### Testo citato:

============================================================

Ischia, ti avevo lasciata bellissima, quel mattino di ottobre di un mese fa quando l’aliscafo si allontanava da te per portarmi via. Eri Regina, soprattutto allora, quando le orde dei turisti estivi ti avevano lasciata in pace, quasi sola, dopo l’assedio.
Certo d’estate avevi sofferto: le stradine strette, quei pulmini turistici che “volavano” e si sfioravano a ogni curva, battelli e aliscafi sempre pieni di sorrisi, di volti estasiati, di occhi belli che venivano ad ammirarti, per essere coccolati.
Poi venne l’autunno e molti visitatori erano già andati via, tu cominciavi a respirare, a guardarti allo specchio e ti ritrovavi sempre bella, piena di fascino e sorprendente.
Io, invece, arrivai da te in quei giorni di metà ottobre. Era la prima volta che venivo a scoprirti, Ischia. Sì, ero già stato a Capri altre volte, anche a Procida subito dopo la proiezione de Il Postino, perché quel luogo mi aveva stregato, l’ultima apparizione di Massimo (Troisi n.d.r.), quelle case dei pescatori di Corricella tutte sbandate e colorate mi avevano suggerito un sogno che volevo scrivere.
Da te non ero mai approdato, eppure stavi lì, nel tuo caotico silenzio, nella tua serenità disturbata. Sai che non so spiegarmi, ancora, il perché?
Voli di gabbiani inseguivano il traghetto: dal faro di Capo Miseno ci hanno accompagnati fino a te forse perché anche loro ti amano, o perché, gelosi, ti vogliono vedere ogni volta che parte e arriva una nave.
Mi hai accolto con quel faro rosso illuminato da un sole splendido, all’ingresso del porto con il verde della montagna, meraviglioso, e qualche pennacchio di vapori che, insospettabile, si sprigiona dal sottosuolo (le fumarole), in continuazione. Che fascino… sai che non ti immaginavo così intrigante!
Pensavo che venissero a trovarti soprattutto quelli dei bagni termali, invece sul molo ho sentito pochi accenti italiani ma tanti diversi; turisti, francesi, spagnoli, tedeschi che avevano sentito parlare o avevano letto della tua Bellezza. Certo il tuo dialetto napoletano (non so se dire ischitano) si faceva sentire, eccome, ma rimane sempre nella piacevolezza di quell’ambiente. Quanta gente ti vuole bene.

============================================================

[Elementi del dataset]
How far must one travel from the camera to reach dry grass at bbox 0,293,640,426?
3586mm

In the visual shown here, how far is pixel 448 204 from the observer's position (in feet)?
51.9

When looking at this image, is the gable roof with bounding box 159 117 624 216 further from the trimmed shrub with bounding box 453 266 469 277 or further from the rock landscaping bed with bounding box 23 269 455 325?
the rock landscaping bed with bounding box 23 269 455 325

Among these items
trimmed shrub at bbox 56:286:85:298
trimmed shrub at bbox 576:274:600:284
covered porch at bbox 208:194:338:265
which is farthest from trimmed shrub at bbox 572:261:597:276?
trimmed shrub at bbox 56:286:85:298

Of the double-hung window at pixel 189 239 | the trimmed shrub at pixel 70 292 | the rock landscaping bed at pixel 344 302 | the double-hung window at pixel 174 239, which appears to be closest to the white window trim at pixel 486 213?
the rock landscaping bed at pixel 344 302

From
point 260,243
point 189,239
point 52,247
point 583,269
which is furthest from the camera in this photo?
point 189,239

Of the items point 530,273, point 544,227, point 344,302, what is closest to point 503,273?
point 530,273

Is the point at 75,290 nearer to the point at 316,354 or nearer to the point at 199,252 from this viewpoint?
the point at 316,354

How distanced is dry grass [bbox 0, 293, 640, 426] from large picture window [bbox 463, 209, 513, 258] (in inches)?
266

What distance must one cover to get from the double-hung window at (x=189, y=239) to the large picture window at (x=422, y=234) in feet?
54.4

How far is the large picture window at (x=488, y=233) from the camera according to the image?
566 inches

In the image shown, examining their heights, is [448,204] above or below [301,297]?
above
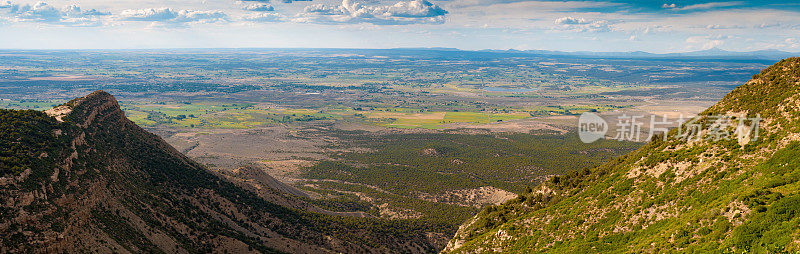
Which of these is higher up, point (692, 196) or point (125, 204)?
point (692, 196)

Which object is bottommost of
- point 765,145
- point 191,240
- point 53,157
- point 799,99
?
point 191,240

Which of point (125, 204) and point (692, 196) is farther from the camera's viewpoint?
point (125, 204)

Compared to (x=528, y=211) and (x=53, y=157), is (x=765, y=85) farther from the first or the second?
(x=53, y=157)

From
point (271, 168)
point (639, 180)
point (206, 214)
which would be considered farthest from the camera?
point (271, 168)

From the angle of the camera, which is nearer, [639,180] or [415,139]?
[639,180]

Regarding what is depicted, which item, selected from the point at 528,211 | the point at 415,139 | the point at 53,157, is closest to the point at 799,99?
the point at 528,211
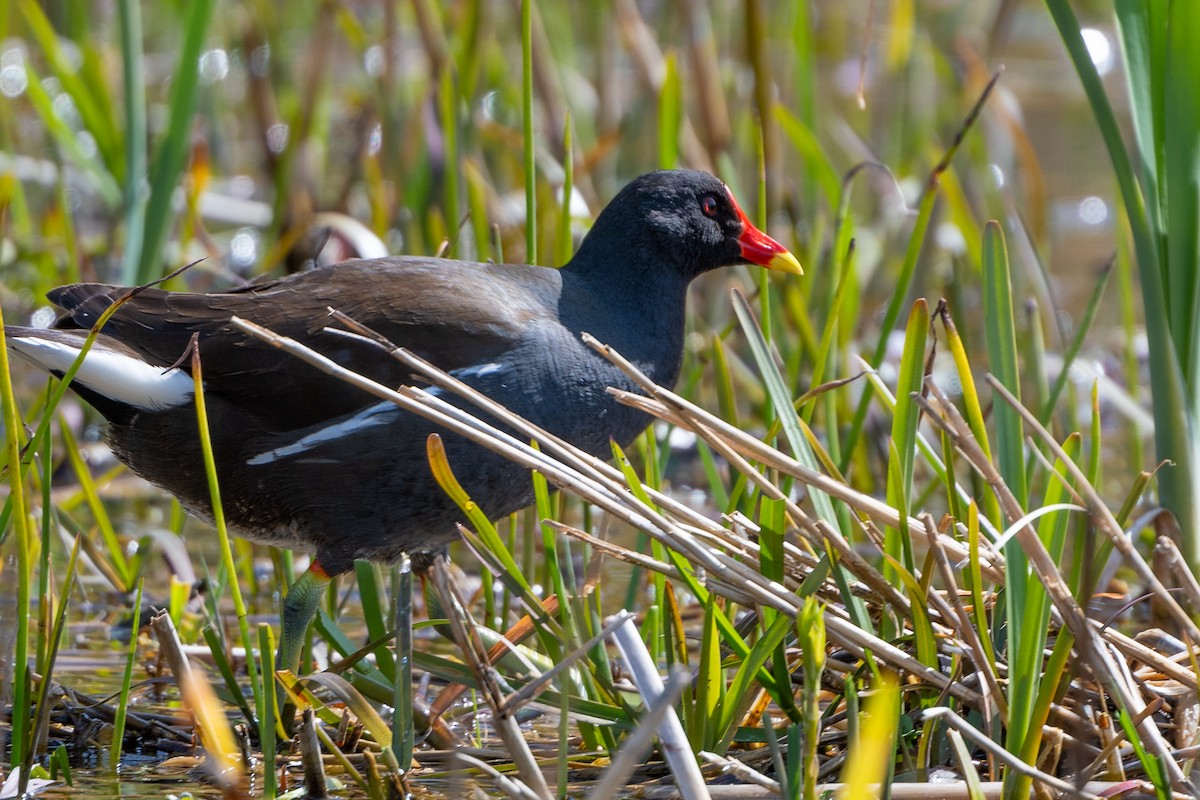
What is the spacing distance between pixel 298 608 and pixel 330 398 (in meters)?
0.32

============================================================

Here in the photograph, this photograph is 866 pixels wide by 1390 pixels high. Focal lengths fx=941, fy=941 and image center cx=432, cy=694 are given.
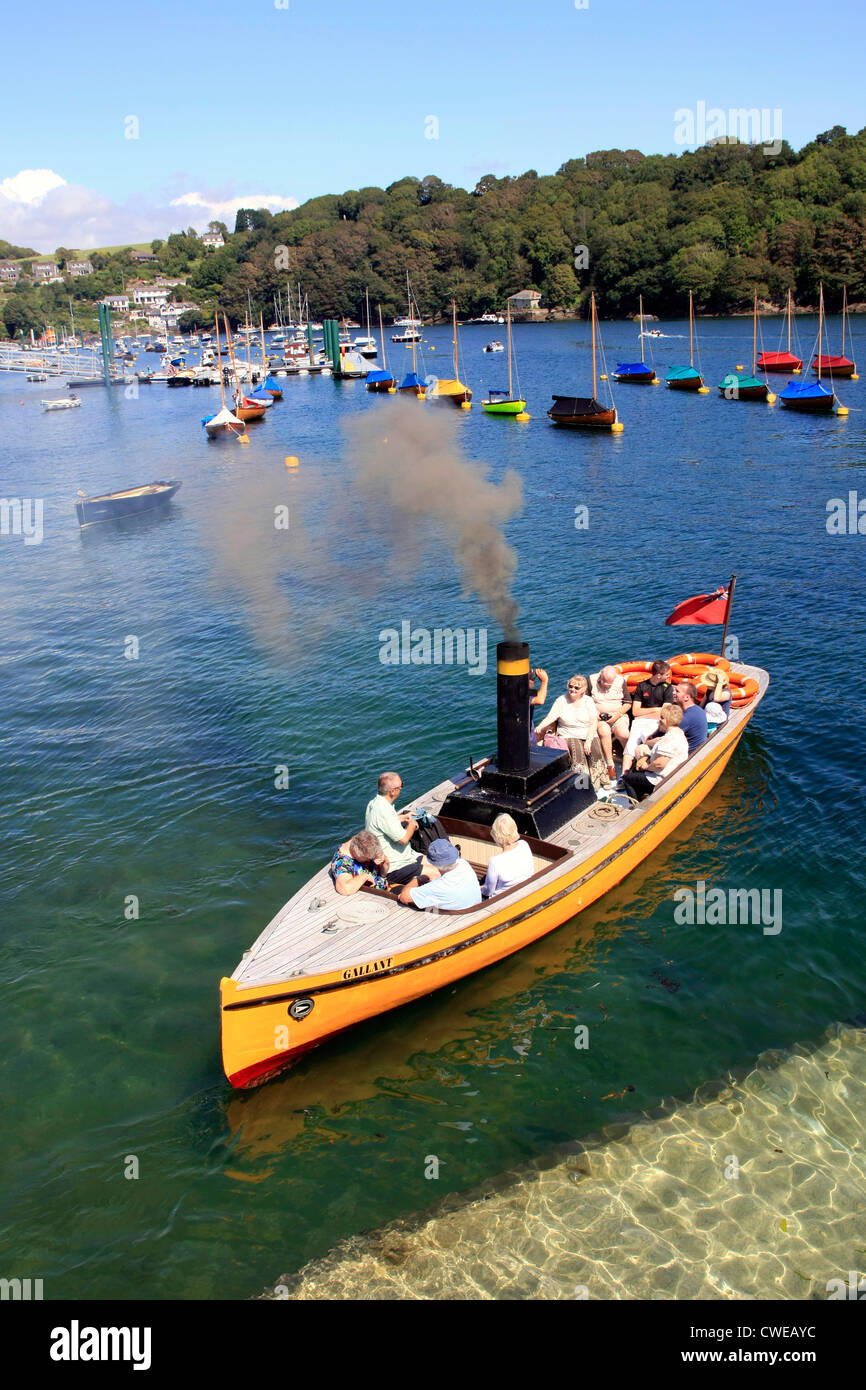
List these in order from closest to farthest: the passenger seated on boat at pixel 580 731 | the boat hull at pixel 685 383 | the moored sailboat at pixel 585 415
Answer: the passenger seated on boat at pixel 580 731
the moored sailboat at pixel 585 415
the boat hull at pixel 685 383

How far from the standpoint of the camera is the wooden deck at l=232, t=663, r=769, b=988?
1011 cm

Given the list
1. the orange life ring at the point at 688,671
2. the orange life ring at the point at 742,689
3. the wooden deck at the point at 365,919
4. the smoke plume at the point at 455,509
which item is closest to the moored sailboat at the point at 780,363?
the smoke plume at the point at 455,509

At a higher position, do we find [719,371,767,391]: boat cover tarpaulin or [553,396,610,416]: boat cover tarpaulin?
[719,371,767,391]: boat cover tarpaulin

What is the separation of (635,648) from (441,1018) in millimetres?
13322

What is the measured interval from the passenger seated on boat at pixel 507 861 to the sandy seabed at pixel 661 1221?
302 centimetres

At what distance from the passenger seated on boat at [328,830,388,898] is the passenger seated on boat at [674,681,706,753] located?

============================================================

### Consegne scritte:
1 - Nel testo su Ischia, da quale faro i gabbiani hanno accompagnato il traghetto?
2 - Restituisci senza modifiche il passo del testo su Ischia che va da "Ischia, ti avevo" a "sola, dopo l’assedio.".

### Risultati attesi:
1 - Dal faro di Capo Miseno.

2 -
Ischia, ti avevo lasciata bellissima, quel mattino di ottobre di un mese fa quando l’aliscafo si allontanava da te per portarmi via. Eri Regina, soprattutto allora, quando le orde dei turisti estivi ti avevano lasciata in pace, quasi sola, dopo l’assedio.